I'm not worried about the individual car purchasing (my sister is a mechanic and my dad has been tinkering with cars for almost 40 years) so much as which model I should be looking into. MR2 vs. Ford Probe vs. Nissan 300ZX vs. Nissan 240SX vs. Toyota Celica. Some of those have "availability issues" as it were  but I love input. Thanks.


----------



## la1 (Jul 2, 2007)

Wow your sister is a mechanic, is she married ?


----------



## Kib_Kibble (Jul 5, 2007)

that she is lol. And she has a baby that turns 1 in about a month... (so if I'm reading you right, BACK OFF! LOL )


----------



## la1 (Jul 2, 2007)

has she gotten baby's first socket set yet ? have a mobile above the crib with spark plugs:laugh:

Where I live it is very difficult to get used cars, there is a wide range of economics and it seems cars filter down from the top as first new, each economic level gets a used car gets rid of theirs and then that goes to the next level down. And now with new and possibly used you have to watch out for cars that were flooded out in Katrina in the Gulf states. I have heard these cars are now all over the US...


----------



## Kib_Kibble (Jul 5, 2007)

Baby's first socket set lol! I absolutely need to suggest that next time I see her... I don't think Katrina flooded vehicles will be a problem (for me) being in Canada and all, I realize that cars can make their way across the border, but that would usually be with people who find the car they want and buy it in the states intending to bring it back to Canada with them. I would think these people would be very particular when it comes to the shape that the car they are buying is in. Still a valid warning for other (American) people on this forum though.


----------



## White Goodman (Jul 15, 2007)

I wouldn't recommend a Zx2 escort or any ford personally. A buddy had one and it was a complete POS. Get a nice, clean manual shift japanese car if you don't mind imports. Spend extra funds on the motor and suspension, 90% of fiberglass body kits are junk.


----------



## rockshox203 (Jun 11, 2007)

what's so bad about fords? All my 92 taurus ever needed was a starter and thermostat. It runs like brand new with 180,000 miles on it. And my 04 f150 takes abuse and works great. But yeah i would say just buy something like a ford probe as a tuner car, something cheap that you can supe up.


----------



## White Goodman (Jul 15, 2007)

IMO their average products looks ugly and feel cheaply made/ deigned. Few of them catch on fire and destroy things surrounding them. Personally I wouldn't recomend them, but thats just my opinion.


----------



## ebackhus (Apr 21, 2005)

I drive a 1995 Taurus SHO that has only needed the obvious things for a car it's age. About two years ago it received a new clutch. In ten years it has it's second set of tires. Now I just need to rip off the upper manifold and replace the sparkers. Other than that it performs like a true champ.

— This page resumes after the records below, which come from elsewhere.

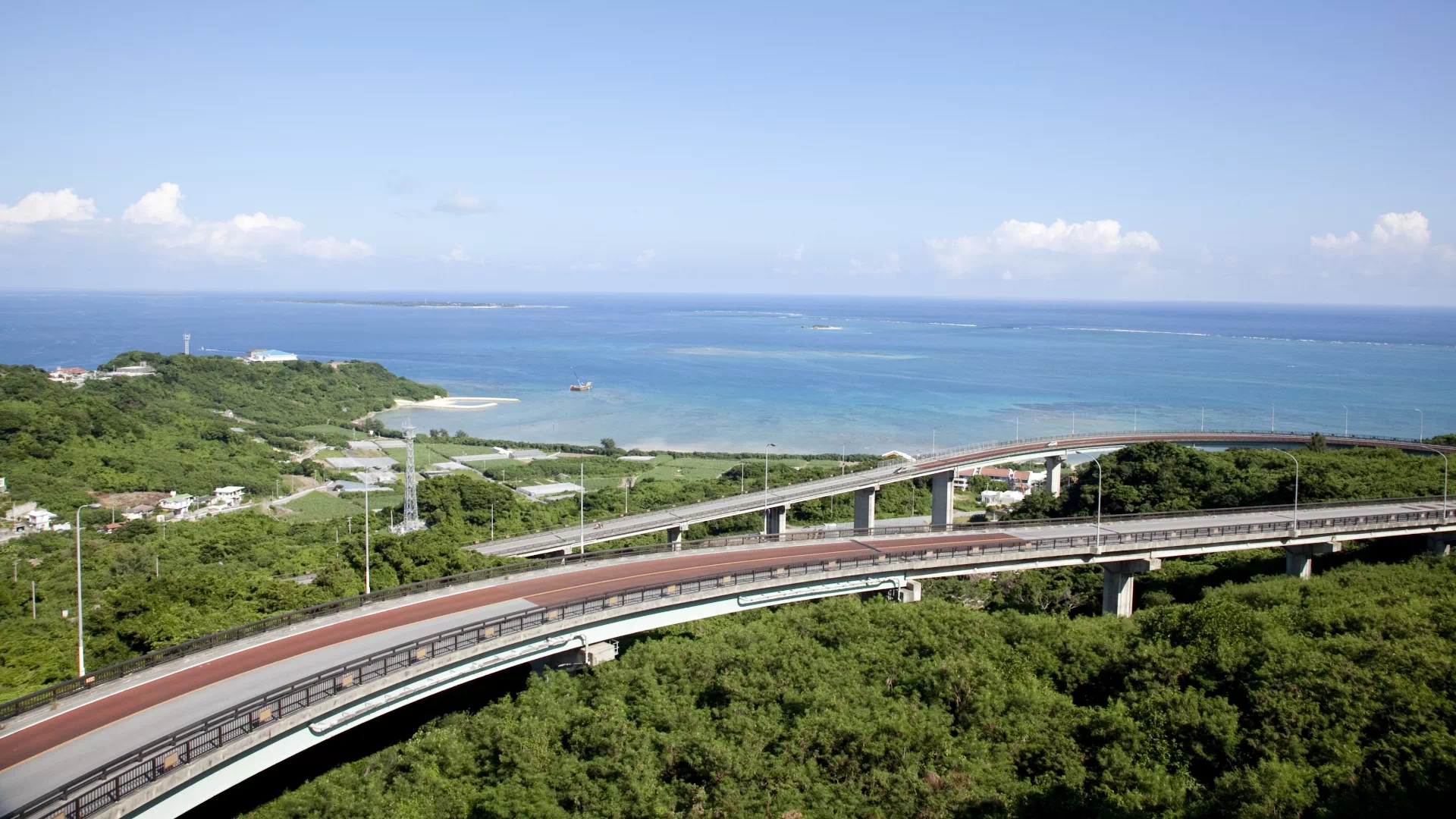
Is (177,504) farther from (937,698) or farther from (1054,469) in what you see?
(1054,469)

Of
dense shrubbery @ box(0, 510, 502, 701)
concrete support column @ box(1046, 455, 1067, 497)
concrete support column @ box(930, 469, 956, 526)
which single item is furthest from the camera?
concrete support column @ box(1046, 455, 1067, 497)

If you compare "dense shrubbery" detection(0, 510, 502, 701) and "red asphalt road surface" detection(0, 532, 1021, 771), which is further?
"dense shrubbery" detection(0, 510, 502, 701)

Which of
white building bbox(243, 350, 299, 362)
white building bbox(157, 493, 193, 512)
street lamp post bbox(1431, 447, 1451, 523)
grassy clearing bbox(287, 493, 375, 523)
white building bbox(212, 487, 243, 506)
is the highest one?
white building bbox(243, 350, 299, 362)

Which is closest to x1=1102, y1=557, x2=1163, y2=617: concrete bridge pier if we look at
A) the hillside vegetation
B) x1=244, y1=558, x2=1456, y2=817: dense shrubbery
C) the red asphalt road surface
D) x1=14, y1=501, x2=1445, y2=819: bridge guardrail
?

It's also far more fuel efficient than a Mustang and much faster.


----------



## wrestlingnrj (Aug 10, 2007)

Kib_Kibble said:


> I'm not worried about the individual car purchasing (my sister is a mechanic and my dad has been tinkering with cars for almost 40 years) so much as which model I should be looking into. MR2 vs. Ford Probe vs. Nissan 300ZX vs. Nissan 240SX vs. Toyota Celica. Some of those have "availability issues" as it were  but I love input. Thanks.


MR2 - maybe, Ford Probe - no way, 300zx - not really, 240sx - good choice (brother is running 523hp to the wheels in his), celica - not so much.

I'd tell you to look into a Rx-7 or a Supra, but if you got one, that would limit my choices.

You said you didn't want anything above 5.0L, so I can't sell you my car (5.9L).


----------